Questa frase l’ha pronunciata Papa Luciani nell’Udienza Generale del Mercoledì, 6 settembre 1978, e trova la sua risonanza ancora oggi, nella preghiera di Papa Francesco per il Libano del 1 luglio 2021: “Progetti di pace e non di sventura. In questi tempi di sventura vogliamo affermare con tutte le forze che il Libano è, e deve restare, un progetto di pace. La sua vocazione è quella di essere una terra di tolleranza e di pluralismo, un’oasi di fraternità dove religioni e confessioni differenti si incontrano, dove comunità diverse convivono anteponendo il bene comune ai vantaggi particolari”.

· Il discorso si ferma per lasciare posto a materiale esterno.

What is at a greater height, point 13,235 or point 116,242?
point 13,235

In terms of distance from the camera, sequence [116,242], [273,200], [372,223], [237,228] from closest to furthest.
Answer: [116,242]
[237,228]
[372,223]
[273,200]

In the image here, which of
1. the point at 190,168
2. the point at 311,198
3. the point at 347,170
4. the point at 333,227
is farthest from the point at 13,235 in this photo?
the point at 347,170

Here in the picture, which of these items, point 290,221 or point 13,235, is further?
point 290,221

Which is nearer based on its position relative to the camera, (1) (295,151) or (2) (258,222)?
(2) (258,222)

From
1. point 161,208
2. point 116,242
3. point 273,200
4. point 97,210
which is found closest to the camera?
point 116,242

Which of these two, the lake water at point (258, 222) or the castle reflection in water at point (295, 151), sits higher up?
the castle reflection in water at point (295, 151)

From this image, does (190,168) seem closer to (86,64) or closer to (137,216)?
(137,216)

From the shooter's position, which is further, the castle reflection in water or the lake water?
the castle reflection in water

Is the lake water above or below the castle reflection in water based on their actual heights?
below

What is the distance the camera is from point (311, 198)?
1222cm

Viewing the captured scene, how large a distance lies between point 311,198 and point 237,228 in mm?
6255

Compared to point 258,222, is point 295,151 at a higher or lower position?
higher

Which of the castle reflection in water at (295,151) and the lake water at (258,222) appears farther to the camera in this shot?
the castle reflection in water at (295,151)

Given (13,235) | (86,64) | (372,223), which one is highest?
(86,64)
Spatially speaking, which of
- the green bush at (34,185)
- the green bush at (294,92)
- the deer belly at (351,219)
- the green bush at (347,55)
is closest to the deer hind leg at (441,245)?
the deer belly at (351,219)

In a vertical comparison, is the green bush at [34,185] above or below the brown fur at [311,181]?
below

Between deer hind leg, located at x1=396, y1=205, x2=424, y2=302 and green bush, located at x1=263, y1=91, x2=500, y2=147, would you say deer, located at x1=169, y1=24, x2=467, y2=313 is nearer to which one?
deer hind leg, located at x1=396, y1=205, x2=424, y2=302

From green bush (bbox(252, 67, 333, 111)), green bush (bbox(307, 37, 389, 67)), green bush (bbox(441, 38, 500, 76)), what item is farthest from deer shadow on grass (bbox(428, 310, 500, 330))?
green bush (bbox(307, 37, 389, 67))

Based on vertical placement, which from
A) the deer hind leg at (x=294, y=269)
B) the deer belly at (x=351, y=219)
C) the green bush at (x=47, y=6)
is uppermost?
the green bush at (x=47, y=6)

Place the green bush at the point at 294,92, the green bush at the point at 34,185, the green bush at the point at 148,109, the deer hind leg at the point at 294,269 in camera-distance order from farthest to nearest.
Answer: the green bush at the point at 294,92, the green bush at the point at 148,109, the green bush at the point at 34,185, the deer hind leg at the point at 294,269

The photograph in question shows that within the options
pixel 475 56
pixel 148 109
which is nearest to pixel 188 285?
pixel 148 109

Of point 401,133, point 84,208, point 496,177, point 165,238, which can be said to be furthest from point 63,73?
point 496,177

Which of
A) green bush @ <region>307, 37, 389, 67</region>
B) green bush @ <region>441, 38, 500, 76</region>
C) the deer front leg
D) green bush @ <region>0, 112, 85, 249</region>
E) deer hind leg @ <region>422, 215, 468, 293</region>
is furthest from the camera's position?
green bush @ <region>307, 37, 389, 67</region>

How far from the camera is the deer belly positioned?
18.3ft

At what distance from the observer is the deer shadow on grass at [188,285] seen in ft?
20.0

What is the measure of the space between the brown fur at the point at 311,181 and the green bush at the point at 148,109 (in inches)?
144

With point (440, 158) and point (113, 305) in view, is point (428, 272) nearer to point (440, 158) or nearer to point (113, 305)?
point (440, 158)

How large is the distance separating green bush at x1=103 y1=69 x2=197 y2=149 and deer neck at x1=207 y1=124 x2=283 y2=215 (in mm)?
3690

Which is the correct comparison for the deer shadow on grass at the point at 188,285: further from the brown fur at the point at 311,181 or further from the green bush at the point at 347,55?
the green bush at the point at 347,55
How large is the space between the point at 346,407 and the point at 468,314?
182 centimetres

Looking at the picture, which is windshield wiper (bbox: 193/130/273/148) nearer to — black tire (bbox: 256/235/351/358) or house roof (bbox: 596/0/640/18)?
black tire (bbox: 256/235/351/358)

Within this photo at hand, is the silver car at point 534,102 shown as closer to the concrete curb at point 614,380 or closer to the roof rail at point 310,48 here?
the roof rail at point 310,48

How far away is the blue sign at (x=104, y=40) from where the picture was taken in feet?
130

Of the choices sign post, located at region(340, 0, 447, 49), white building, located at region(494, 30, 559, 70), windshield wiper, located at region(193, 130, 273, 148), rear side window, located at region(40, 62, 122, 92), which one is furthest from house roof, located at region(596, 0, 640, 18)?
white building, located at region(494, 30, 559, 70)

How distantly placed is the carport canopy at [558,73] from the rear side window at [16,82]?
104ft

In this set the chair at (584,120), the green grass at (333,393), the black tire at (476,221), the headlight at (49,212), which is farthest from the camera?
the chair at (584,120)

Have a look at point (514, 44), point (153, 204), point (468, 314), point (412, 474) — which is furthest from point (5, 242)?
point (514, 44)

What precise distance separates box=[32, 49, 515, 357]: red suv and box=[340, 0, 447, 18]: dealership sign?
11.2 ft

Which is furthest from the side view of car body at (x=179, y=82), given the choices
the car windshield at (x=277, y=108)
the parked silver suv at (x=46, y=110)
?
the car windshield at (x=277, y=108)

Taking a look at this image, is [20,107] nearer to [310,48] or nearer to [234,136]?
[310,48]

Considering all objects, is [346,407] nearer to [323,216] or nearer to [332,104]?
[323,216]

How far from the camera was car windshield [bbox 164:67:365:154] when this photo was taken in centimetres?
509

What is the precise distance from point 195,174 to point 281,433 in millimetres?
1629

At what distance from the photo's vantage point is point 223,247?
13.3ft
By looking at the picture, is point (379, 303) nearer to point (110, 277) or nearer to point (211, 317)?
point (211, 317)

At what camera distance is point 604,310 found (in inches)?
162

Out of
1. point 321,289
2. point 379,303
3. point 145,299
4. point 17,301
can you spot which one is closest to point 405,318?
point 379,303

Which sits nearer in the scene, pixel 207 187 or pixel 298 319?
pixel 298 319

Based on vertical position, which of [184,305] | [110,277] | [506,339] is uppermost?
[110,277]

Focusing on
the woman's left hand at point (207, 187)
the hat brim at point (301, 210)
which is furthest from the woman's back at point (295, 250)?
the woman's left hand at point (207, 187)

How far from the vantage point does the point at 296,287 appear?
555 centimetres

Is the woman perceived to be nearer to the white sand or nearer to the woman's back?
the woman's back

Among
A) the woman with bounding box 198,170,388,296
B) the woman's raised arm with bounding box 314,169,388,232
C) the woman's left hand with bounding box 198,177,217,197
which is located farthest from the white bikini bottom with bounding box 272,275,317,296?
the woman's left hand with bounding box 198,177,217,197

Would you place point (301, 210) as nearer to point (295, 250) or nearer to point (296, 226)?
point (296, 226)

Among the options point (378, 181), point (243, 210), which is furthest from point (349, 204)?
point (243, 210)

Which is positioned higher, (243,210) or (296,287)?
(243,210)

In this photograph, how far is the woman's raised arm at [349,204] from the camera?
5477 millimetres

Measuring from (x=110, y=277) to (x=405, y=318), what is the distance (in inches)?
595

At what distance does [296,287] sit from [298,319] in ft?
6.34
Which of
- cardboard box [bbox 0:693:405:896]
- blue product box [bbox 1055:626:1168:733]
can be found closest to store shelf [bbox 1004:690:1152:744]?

Stiamo parlando a 43 anni di distanza, ma in una situazione che continua a ripetersi nel nostro amato Libano. Continua il popolo libanese, quello semplice che vive di buona fede, ad essere vittima della manipolazione di pochi che fanno i loro interessi, e purtroppo, trovano ancora chi dà loro ascolto e li segue, causando sempre più un disaccordo che non aiuta a trovare soluzioni radicali per una via d’uscita.

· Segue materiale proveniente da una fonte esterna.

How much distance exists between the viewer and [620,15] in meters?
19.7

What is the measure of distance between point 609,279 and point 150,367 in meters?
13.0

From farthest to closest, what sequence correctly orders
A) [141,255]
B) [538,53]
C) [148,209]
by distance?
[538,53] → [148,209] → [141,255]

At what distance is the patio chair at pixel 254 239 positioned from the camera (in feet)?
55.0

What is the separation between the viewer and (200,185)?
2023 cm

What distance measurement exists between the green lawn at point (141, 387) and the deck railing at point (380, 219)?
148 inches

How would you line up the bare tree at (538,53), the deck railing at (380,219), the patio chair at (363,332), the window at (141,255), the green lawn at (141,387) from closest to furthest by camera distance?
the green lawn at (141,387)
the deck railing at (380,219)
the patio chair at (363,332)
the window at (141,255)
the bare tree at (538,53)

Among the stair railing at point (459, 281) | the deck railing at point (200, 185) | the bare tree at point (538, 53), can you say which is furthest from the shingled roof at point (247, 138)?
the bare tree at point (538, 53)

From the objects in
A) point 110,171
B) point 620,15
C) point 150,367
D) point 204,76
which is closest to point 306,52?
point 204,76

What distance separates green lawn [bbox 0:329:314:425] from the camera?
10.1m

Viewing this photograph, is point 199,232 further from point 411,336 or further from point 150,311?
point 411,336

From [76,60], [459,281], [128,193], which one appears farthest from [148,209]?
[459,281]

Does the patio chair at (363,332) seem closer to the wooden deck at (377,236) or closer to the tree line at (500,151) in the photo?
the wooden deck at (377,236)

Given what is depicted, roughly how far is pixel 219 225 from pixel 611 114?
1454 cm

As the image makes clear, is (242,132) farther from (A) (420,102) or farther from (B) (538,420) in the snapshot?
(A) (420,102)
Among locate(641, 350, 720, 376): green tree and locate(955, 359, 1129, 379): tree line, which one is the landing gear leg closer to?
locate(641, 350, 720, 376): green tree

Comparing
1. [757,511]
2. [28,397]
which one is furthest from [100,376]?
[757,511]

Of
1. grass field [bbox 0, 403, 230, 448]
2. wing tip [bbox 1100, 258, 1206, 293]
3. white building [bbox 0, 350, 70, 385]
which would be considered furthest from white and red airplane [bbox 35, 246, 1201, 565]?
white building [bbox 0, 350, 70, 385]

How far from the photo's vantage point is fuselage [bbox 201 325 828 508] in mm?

Questo è quello che chiediamo al Signore: che scuota le coscienze e i cuori dei responsabili della corruzione che c’è in Libano e che restituisca al popolo libanese il suo diritto ad una vita dignitosa. “Questo caro Paese, tesoro di civiltà e di spiritualità, che ha irradiato nei secoli saggezza e cultura, che testimonia un’esperienza unica di pacifica convivenza, non può essere lasciato in balia della sorte o di chi persegue senza scrupoli i propri interessi. Perché il Libano è un piccolo-grande Paese, ma è di più: è un messaggio universale di pace e di fratellanza che si leva dal Medio Oriente” (Papa Francesco). Il prefetto della Congregazione per le Chiese orientali, il cardinale Leonardo Sandri, ci testimonia: «In Libano la comunità cristiana, in tutte le sue componenti, si interroga, riflette e prega: lo fa nelle persone dei Capi delle rispettive Chiese e Comunità ecclesiali, che vengono a Roma non portando soltanto sé stessi, ma il grido di un popolo, che certamente li accompagna in preghiera».

Più della metà della popolazione libanese vive al di sotto della soglia di povertà e la maggioranza dei libanesi ha visto ridursi il proprio potere d’acquisto. La percentuale di libanesi in condizioni di povertà estrema è passata dall’8% al 23% e il popolo, in generale, accede con difficoltà a risorse alimentari e di prima necessità. Il tasso di disoccupazione ha fatto registrare un rilevante incremento e la povertà dilagante ha colpito anche la classe media.

Ciò non avviene tutto d’un colpo, bensì è un processo più grande innescato nel corso degli anni da politici corrotti, per questo molti libanesi temono di vedere il Paese finire, come durante la guerra del Golfo del 1990, come un “premio di consolazione” per il tutore di turno. Ma di questo argomento nessuno parla, a stento è stato nominato il Libano nei telegiornali per l’esplosione del 4 agosto 2020 che ha distrutto il porto di Beirut uccidendo più di 200 persone e ferendone circa 4000; senza contare le strutture, case e strade distrutte. Dal punto di vista umanitario tanti si sono mossi per aiutare il popolo colpito, ma dal punto di vista politico, nonostante i tentativi del presidente Francese Macron, ora a distanza di più di un anno le cose non sono cambiate: sono ancora gli stessi politici a manipolare il paese, ed è il popolo a pagare il prezzo.
Non si può parlare del Libano senza provare dolore per questo popolo desideroso e amante della vita, ricco di cultura e armato di tanto coraggio e fede. Con le parole di papa Francesco, rivolgiamo il nostro sguardo a Maria Madonna del Libano perché “si dilegui la notte dei conflitti e risorga un’alba di speranza. Cessino le animosità, tramontino i dissidi, e il Libano torni a irradiare la luce della pace” Amen.